I imagined that young man going on to his next engagement, and preaching the stock sermon we all have in our repertoire, about how Jesus came to earth to be a servant, and wants us all to be the same. Would the preacher, I wonder, have noticed?

‘Servant’ is a word vital to our faith, however social and political factors mess it about. It is even vital to the workaday pagan world, where there is endless talk about Voluntary Service, and the Opportunity of Service, and so on.

We preach service these days more to urge our congregations into action than to convince, for they are among the many who have already accepted the principle, in however muddled away.

Outdated language

Our task with pagans is to ask them why they have accepted the principle. Many unbelievers are splendidly charitable, and are happy to use their own example or those of their friends to show that you do not have to be a Christian any longer, and that the Church is wasting its time, mostly in quarrelling.

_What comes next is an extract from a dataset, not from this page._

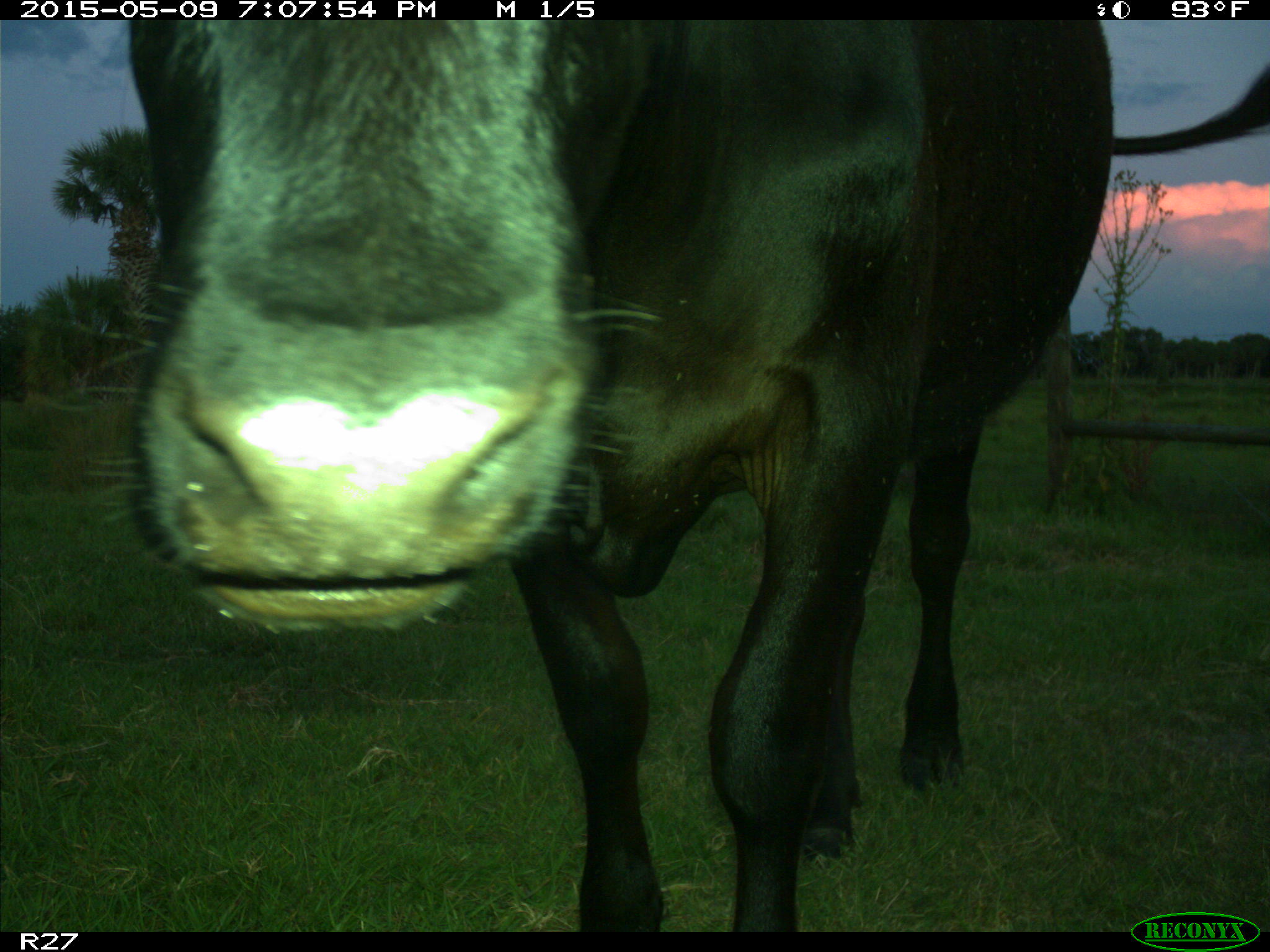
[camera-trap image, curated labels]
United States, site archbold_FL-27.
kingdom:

That particular preacher, as he said politely enough when I wrote to him, was encouraging us to outlive the way of thought of past generations. Yes, but he needed to be charitable, and understand exactly what it was the ladies meant, not to assume that they were in fact just fuel for his sermon.

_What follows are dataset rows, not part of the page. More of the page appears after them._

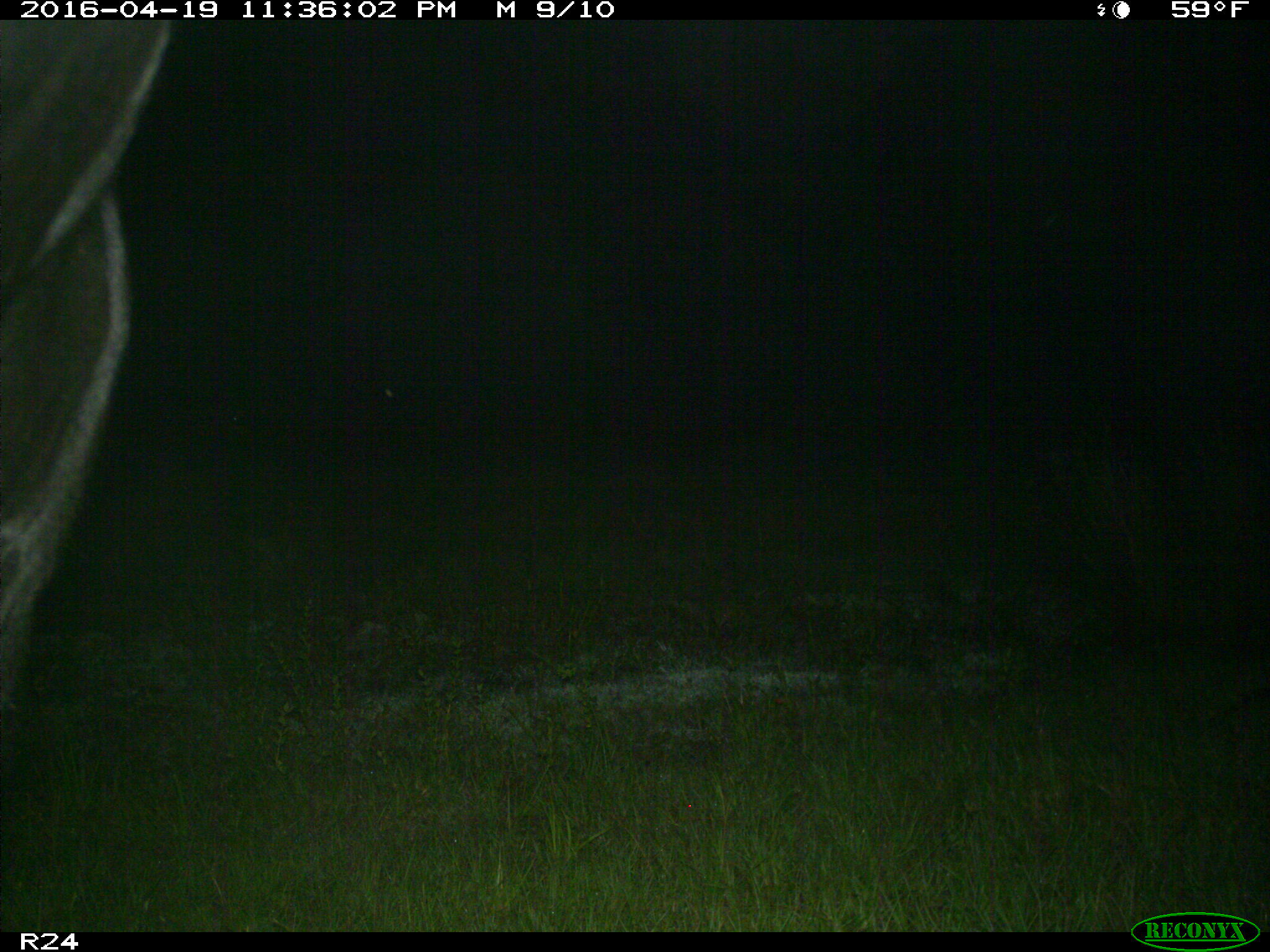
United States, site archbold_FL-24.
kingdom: Animalia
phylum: Chordata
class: Mammalia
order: Artiodactyla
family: Bovidae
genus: Bos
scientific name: Bos taurus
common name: domestic cow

So much has happened since we older people were young that inevitably some of our terms will seem unsuitable to the new generation. ‘Servant’ simply must not be among them, nor should it be used as a term of contempt.

A generation later than that ordination, I like to think it is already changing back to its vital biblical sense.

In case you are worrying about my mother, now long at rest, I can assure you that her coal was carried for years by a very kind neighbour, who visited her daily, and did everything she needed. Now there is a true servant.

He was an honourable member of one of the dissenting churches, and I just hope I can get to heaven as certainly as he.